The liquid contacted with the veneer can be directed, applied, or otherwise contacted therewith in any suitable form and in any suitable manner. For example, the liquid can be sprayed, dripped, coated, brushed, rolled, poured, or otherwise directed toward the veneer at the desired location(s) such that the liquid is contacted therewith. The liquid contacted with the veneer can be in the form of a continuous or intermittent liquid stream, droplets such as a mist, fog, atomized liquid, or the like. Preferably, the liquid contacted with the veneer is atomized. In other words, the liquid contacted with the veneer can be in the form of atomized droplets.
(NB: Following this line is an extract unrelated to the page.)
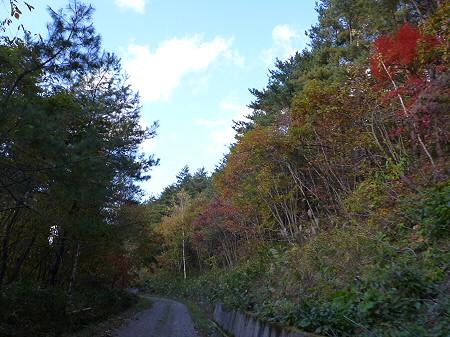 林道を行く34(2011.10.18)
Contacting the veneer at the one or more locations that fall below the minimum moisture concentration level with atomized liquid can improve the penetration or dispersion of the liquid into the veneer. The atomized liquid can have an average droplet size ranging from a low of about 1 μm, about 5 μm, about 10 μm, about 20 μm, or about 30 μm to a high of about 100 μm, about 150 μm, about 200 μm, about 250 μm, or about 300 μm. For example, the atomized liquid can have an average droplet size of less than about 200 μm, less than about 150 μm, less than about 100 μm, less than about 90 μm, less than about 80 μm, or less than about 50 μm. In another example, the atomized liquid can have an average droplet size ranging from about 10 μm to about 100 μm, about 30 μm to about 70 μm, about 20 μm to about 80 μm, about 40 μm to about 60 μm, or about 25 μm to about 75 μm. The droplet size or average droplet size of the atomized liquid can be estimated or measured in accordance with ASTM E1260-03 (2009).
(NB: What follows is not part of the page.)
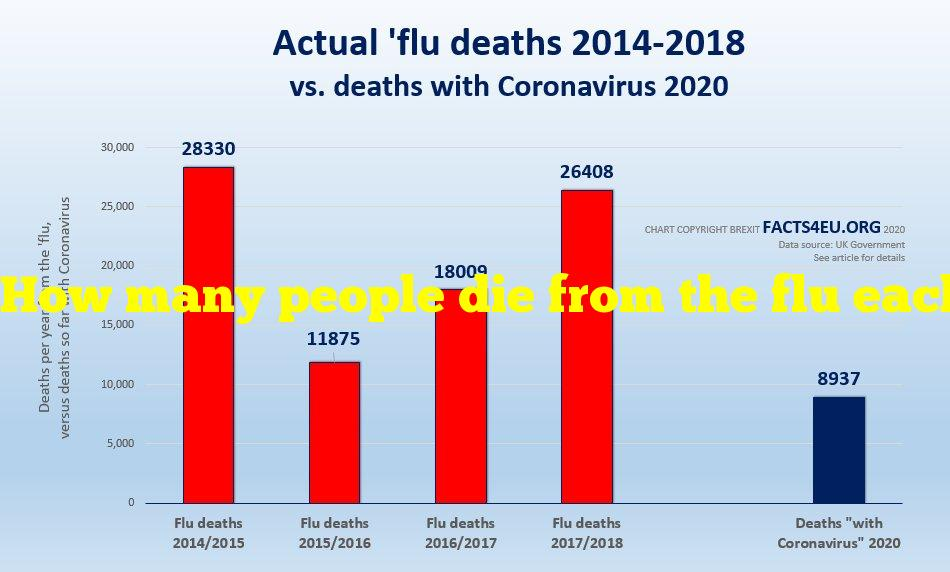 How many people die from the flu each year?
Any suitable system, device, or combination of systems and/or devices can be used to produce the atomized liquid. The liquid can be atomized via pressure atomization, air atomization, centrifugal atomization, electrostatic atomization, ultrasonic atomization, or any combination thereof. For example, the liquid, under pressure, can be passed through a nozzle or other device to produce the atomized liquid. In another example, the liquid can be passed through a nozzle or other device at low speed and can be surrounded by a high speed stream of air, steam, and/or other fluids and friction between the air and liquid can cause atomization of the liquid. In another example, the liquid can be mixed with a gas to provide a liquid/gas mixture. The liquid/gas mixture can be passed through a nozzle or other device to produce the atomized liquid. In another example, the liquid can be passed through a nozzle or other device(s) and the liquid can be mixed within the nozzle and/or upon exiting the nozzle with a gas to produce the atomized liquid. In another example, the liquid can be passed through a nozzle or other device and the liquid can be mixed within the nozzle and/or upon exiting the nozzle with two or more gas streams, e.g., three streams of atomization air can be contacted with the liquid at three different angles, to produce the atomized liquid. Suitable gases for mixing with the liquid can include, but are not limited to, air, nitrogen, carbon dioxide, argon, steam, or any combination thereof. In yet another example, a liquid can be introduced via a nozzle or other device to a center of a spinning body such as a cup or disk. Centrifugal force can carry the liquid to the edge of the disk and the liquid can be ejected or urged off the disk. Upon leaving the disk the liquid can be broken into atomized droplets. In still another example, the liquid can be exposed to an intense electric field between a charged atomizer and a grounded work piece. The charge can be transferred to the liquid and repulsive forces between an atomizer and the liquid can separate droplets from the atomizer and send them toward the veneer. In still another example, the liquid can pass over a vibrating surface of an electromechanical device. The vibrating surface can cause the liquid to break into atomized droplets.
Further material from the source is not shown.